» JOBS:
**A)** Repeat word for word the passage of the match report from "Leicester, prompted with" to "and Marcus Gayle.".
**B)** Summarize the match report in two sentences.

» TEXT:
--------

Emile Heskey's goal, stabbed home in a crowded goalmouth with 18 minutes left, inflicted only a second defeat in 25 games for Wimbledon, a record which Joe Kinnear can still be proud of on his fifth anniversary as manager. But there were signs that their season may be entering a downbeat phase. And with Manchester United, Liverpool and Arsenal as forthcoming opponents, this is no time to go off the boil.

Leicester, prompted with intelligence and authority by Neil Lennon and Garry Parker in midfield, were always more purposeful. They had missed the drive and craft of Lennon, who had missed three games through suspension. They were reinforced by Matt Elliott, a 6ft 3in centre-back for whom Martin O'Neill last week signed for a club record pounds 1.6m from Oxford. Elliott must have expected to have more to do. He and Spencer Prior easily contained Efan Ekoku and Marcus Gayle.

Elliott's arrival allowed Ian Marshall, forced to play in defence recently, to return to his preferred front-line role. He and Steve Claridge subjected Chris Perry and Dean Blackwell to a difficult afternoon. But the real menace came from Leicester's left flank, where Heskey, quick and strong - and with clever feet for good measure - gave Kenny Cunningham a troubled time and forced Neal Ardley to spend much of his time tracking back.

--------

» RAW DATA:
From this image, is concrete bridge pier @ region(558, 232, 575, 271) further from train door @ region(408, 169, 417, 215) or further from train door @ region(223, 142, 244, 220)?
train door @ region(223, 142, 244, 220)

--------

» FULL ANSWERS:
**A)**
Leicester, prompted with intelligence and authority by Neil Lennon and Garry Parker in midfield, were always more purposeful. They had missed the drive and craft of Lennon, who had missed three games through suspension. They were reinforced by Matt Elliott, a 6ft 3in centre-back for whom Martin O'Neill last week signed for a club record pounds 1.6m from Oxford. Elliott must have expected to have more to do. He and Spencer Prior easily contained Efan Ekoku and Marcus Gayle.

**B)** Emile Heskey's goal with 18 minutes left handed Wimbledon only their second defeat in 25 games, on Joe Kinnear's fifth anniversary as manager. Leicester were always the more purposeful side: Neil Lennon and Garry Parker ran the midfield, new centre-back Matt Elliott strengthened the defense, and Heskey caused trouble on the left flank.